*Tarefas propostas*.
1. Traduza para o inglês a seguinte frase do texto sobre a polêmica do Carrossel do Louvre: "O artista se apresenta como único brasileiro que expôs quatro vezes no Louvre, o que foi contestado por outro influenciador, citando o golpe, nas redes sociais."
2. Reproduza fielmente o trecho do texto sobre a polêmica do Carrossel do Louvre que vai de "Ele também declara" até "curadoria de artistas.", inclusive.
3. Com base no texto sobre a polêmica do Carrossel do Louvre, responda:
(a) Em que local Giovanni Bocchi é conhecido por sua arte e suas exposições?
(b) Quem publicou o vídeo que viralizou?
(c) Segundo Marco, por conta de quem ficam os custos da exposição, divulgação, viagem e estadia?

*Trecho da página*.
################
Uma polêmica do meio artístico chegou até um artista gaúcho, conhecido por fazer mapas à mão livre. Giovanni Bocchi, notado pela arte e exposições na Rua Coberta de Gramado (RS), virou alvo de uma recente discussão sobre o “golpe do Carrossel do Louvre”.
O artista se apresenta como único brasileiro que expôs quatro vezes no Louvre, o que foi contestado por outro influenciador, citando o golpe, nas redes sociais. O vídeo publicado pelo artista e influenciador Marco Alvares viralizou e não cita Giovanni em nenhum momento, mas faz uma possível referência ao artista gaúcho: “um grande talento que está escondido no interior de Piraporinha do Sul, que foi resgatado por um francês para expor as suas obras ali no Louvre, do lado da Mona Lisa”. Marco explica que as exposições, das quais Giovanni teria participado, na verdade, não acontecem no Museu do Louvre, mas no Carrossel do Louvre, que não faz parte do museu.
Ele também declara que os custos da exposição, divulgação, viagem e estadia são por conta do artista – o que não caracterizaria o convite a uma exposição, que normalmente seria pago pela empresa ou instituição que fez uma curadoria de artistas.
################
*Listagem apresentada*.
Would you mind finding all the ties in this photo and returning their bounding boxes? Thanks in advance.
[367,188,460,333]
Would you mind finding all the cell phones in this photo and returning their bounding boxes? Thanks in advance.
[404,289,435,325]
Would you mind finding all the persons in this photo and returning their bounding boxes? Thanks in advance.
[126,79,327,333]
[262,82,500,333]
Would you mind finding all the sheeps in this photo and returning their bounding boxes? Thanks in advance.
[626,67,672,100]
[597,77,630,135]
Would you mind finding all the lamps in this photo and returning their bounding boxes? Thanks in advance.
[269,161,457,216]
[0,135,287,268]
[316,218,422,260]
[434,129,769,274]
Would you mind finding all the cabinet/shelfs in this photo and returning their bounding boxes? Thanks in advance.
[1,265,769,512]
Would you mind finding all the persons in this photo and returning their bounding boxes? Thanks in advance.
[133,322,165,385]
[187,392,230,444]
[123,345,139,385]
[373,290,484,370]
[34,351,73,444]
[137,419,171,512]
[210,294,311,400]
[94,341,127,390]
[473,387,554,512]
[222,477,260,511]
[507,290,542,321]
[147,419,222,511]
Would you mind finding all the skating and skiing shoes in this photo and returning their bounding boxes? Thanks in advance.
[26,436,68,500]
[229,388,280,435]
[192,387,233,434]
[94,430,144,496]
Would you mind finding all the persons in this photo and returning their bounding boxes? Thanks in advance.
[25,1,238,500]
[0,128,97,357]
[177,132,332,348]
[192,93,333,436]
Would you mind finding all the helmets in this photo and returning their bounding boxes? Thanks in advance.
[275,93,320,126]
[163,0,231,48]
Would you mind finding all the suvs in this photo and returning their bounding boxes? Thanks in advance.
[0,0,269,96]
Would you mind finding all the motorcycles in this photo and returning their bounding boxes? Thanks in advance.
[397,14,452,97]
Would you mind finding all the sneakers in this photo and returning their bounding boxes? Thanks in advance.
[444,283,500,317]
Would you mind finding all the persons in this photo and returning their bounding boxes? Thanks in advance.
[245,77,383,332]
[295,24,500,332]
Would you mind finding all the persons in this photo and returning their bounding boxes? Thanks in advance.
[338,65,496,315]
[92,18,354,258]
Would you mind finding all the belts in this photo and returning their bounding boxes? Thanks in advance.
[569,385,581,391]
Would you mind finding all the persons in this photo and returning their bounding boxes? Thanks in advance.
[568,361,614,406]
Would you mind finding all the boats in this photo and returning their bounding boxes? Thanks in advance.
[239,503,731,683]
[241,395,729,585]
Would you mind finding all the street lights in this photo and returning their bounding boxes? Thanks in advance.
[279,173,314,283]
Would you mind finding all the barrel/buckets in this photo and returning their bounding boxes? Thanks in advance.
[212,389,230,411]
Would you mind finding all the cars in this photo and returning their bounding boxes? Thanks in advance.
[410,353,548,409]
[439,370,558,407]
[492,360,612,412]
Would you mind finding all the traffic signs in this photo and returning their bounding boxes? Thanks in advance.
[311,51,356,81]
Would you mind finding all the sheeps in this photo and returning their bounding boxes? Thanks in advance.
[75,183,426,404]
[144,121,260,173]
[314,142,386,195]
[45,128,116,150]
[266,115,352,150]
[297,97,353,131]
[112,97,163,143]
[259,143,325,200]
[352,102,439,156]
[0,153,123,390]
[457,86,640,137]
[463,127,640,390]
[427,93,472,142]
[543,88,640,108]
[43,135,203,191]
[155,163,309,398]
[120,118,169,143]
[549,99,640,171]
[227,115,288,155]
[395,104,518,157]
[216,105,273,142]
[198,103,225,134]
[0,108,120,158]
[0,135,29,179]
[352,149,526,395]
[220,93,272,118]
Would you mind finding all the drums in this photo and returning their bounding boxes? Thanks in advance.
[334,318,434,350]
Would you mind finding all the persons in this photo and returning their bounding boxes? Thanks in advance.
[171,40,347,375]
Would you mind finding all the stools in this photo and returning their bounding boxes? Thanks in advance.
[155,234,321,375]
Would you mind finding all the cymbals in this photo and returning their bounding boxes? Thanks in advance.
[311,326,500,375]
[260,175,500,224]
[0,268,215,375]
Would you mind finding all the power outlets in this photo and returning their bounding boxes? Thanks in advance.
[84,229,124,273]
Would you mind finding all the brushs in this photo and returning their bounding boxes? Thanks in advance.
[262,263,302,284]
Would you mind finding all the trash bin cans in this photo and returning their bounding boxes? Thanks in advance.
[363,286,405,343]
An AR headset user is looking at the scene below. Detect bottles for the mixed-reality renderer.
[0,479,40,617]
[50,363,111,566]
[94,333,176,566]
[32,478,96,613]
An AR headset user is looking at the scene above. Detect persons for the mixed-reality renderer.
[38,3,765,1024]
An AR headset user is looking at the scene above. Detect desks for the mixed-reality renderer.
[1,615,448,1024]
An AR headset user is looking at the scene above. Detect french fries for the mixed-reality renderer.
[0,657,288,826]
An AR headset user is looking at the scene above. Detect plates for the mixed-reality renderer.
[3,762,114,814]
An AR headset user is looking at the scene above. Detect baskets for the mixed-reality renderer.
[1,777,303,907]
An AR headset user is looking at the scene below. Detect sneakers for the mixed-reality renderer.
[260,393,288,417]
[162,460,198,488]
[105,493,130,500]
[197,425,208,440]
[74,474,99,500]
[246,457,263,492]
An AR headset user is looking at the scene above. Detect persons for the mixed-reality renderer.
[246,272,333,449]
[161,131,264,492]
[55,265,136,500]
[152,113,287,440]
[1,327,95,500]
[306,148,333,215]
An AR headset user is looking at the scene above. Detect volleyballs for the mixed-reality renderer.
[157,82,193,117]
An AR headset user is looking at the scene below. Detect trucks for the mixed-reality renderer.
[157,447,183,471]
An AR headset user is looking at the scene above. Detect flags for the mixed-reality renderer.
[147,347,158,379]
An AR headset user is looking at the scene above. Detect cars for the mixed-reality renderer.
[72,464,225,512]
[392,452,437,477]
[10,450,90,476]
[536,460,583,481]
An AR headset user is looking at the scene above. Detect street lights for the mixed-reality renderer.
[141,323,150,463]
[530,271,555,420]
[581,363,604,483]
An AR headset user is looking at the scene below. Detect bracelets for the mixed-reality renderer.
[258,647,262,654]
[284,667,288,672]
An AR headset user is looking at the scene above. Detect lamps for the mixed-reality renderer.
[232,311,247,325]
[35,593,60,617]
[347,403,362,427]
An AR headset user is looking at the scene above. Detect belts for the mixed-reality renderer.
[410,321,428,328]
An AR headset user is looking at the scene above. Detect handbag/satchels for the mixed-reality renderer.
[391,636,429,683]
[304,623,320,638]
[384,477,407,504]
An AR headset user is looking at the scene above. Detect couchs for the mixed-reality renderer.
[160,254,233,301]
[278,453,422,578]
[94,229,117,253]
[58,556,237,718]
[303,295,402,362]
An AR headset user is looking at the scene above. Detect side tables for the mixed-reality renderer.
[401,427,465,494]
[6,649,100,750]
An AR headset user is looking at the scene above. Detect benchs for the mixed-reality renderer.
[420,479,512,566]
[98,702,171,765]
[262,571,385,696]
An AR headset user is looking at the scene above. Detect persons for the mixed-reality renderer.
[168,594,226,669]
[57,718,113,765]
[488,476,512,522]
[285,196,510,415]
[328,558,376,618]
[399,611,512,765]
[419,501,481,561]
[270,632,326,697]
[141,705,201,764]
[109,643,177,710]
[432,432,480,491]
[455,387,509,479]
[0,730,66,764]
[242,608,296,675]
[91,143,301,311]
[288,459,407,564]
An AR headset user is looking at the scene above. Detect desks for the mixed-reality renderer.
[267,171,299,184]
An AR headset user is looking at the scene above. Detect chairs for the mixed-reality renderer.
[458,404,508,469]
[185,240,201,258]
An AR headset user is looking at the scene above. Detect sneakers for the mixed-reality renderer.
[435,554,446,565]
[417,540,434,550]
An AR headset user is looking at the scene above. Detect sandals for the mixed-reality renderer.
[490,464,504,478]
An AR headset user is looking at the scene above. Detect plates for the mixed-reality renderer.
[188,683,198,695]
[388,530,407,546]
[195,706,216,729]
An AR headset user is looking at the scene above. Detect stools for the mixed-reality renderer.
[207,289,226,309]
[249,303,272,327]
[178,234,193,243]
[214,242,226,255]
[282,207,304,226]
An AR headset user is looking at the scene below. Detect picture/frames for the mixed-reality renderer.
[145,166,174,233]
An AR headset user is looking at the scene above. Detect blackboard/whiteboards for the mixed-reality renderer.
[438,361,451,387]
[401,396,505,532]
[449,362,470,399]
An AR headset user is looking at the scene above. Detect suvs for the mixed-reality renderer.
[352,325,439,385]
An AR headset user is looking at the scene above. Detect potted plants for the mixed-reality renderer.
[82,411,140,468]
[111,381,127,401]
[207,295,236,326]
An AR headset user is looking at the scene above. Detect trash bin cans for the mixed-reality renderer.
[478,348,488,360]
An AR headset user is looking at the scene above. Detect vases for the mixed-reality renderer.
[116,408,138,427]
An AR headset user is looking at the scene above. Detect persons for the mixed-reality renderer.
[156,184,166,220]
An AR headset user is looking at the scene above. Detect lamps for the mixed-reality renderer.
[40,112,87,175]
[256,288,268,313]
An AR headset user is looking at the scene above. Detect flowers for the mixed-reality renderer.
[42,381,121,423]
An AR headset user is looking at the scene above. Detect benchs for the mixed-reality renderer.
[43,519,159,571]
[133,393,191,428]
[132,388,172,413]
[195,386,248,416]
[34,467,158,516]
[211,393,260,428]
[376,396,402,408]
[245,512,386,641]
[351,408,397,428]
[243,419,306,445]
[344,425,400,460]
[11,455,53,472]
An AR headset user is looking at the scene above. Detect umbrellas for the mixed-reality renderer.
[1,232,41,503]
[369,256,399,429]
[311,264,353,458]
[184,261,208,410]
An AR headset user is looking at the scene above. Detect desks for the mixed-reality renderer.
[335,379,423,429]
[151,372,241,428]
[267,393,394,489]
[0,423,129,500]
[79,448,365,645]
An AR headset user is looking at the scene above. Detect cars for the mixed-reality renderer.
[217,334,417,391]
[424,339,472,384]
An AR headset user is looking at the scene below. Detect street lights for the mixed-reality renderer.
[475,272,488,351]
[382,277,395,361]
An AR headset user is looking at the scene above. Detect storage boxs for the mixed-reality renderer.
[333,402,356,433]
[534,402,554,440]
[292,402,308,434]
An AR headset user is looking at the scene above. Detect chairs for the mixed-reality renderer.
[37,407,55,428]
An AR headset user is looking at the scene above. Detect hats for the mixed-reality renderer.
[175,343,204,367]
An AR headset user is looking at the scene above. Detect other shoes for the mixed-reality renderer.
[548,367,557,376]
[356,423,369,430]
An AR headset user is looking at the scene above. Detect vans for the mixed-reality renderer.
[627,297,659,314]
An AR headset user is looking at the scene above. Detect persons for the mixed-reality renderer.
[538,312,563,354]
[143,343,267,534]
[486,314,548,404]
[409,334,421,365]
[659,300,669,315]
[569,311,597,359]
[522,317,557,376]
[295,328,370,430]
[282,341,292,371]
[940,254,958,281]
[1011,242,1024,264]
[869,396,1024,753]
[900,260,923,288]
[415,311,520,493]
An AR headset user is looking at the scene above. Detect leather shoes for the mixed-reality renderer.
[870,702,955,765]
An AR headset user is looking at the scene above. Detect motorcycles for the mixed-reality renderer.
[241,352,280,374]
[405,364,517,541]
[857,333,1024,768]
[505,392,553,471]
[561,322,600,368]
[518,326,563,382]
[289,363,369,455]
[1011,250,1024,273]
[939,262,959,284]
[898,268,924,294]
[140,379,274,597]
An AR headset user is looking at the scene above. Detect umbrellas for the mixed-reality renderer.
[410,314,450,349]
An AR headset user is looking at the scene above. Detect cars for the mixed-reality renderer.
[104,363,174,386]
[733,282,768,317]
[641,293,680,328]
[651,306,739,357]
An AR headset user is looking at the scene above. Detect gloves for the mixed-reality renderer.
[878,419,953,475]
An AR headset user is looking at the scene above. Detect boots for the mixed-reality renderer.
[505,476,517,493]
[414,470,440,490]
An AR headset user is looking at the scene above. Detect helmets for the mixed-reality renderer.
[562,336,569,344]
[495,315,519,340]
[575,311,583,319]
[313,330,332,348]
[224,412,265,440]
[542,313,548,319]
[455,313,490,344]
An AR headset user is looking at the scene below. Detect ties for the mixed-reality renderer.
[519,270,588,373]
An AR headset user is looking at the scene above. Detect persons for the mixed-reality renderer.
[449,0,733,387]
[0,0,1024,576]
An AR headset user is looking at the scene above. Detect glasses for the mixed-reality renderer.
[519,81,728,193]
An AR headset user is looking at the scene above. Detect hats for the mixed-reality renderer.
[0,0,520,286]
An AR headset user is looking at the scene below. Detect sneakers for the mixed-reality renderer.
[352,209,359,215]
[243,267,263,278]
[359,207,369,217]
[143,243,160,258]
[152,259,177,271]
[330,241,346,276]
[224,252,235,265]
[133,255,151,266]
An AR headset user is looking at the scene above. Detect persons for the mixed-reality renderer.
################
*Respostas por tarefa*.
1. The artist presents himself as the only Brazilian who has exhibited four times at the Louvre, a claim that was disputed by another influencer, who cited the scam, on social media.

2.
Ele também declara que os custos da exposição, divulgação, viagem e estadia são por conta do artista – o que não caracterizaria o convite a uma exposição, que normalmente seria pago pela empresa ou instituição que fez uma curadoria de artistas.

3.
(a) Na Rua Coberta de Gramado (RS).
(b) O artista e influenciador Marco Alvares.
(c) Por conta do artista.